Tasks to perform:
**A)** In the TORC excerpt, how many wells does the company plan to drill in the Cardium in 2019?
**B)** Write out the TORC excerpt word for word, from "TORC has greater" down to "in the Cardium.".

Extracted text:
========

TORC has greater than 95 net light oil sections in the Cardium trend where the Company continues to identify more than 290 net undrilled locations on the Company’s asset base.  During 2018, the Cardium continued to deliver solid results in this established light oil resource play.  TORC drilled a total of 11 (10.4 net) Cardium wells which included drilling 3 (3.0 net) Cardium wells in the fourth quarter.

With a decline profile of less than 25%, the Cardium play continues to generate substantial free cash flow in the current commodity price environment supporting the sustainability and repeatability of the Company’s business objectives.

In 2019, TORC plans to drill 9 gross (8.2 net) wells across the Company’s land position in the Cardium.

CAPITAL PROGRAM AND PRODUCTION GUIDANCE

TORC’s $180 million capital expenditure budget for 2019 is consistent with the Company’s long term strategic objectives of delivering disciplined per share growth in combination with maintaining financial flexibility while providing a sustainable dividend. TORC’s 2019 capital budget exhibits a measured approach to both the domestic and global volatility in the crude oil price environment and reflects a balance between managing long term objectives, protecting the Company’s strong financial position and sustaining the dividend.

========

Supplied information:
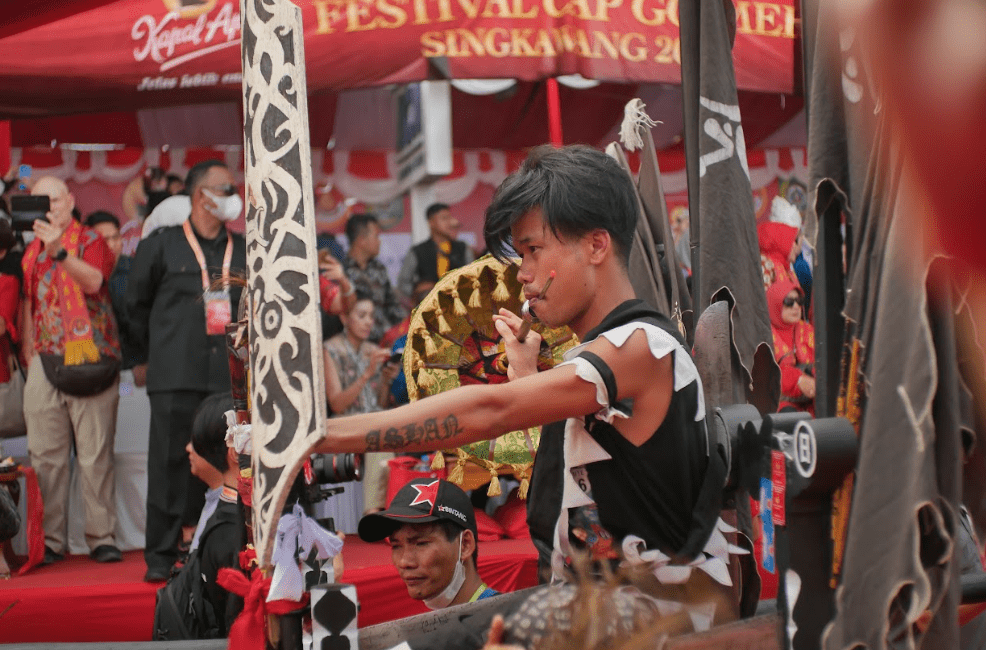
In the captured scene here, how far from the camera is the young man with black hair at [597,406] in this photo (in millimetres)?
1966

========

Expected responses:
**A)** 9 gross (8.2 net) wells.

**B)**
TORC has greater than 95 net light oil sections in the Cardium trend where the Company continues to identify more than 290 net undrilled locations on the Company’s asset base.  During 2018, the Cardium continued to deliver solid results in this established light oil resource play.  TORC drilled a total of 11 (10.4 net) Cardium wells which included drilling 3 (3.0 net) Cardium wells in the fourth quarter.

With a decline profile of less than 25%, the Cardium play continues to generate substantial free cash flow in the current commodity price environment supporting the sustainability and repeatability of the Company’s business objectives.

In 2019, TORC plans to drill 9 gross (8.2 net) wells across the Company’s land position in the Cardium.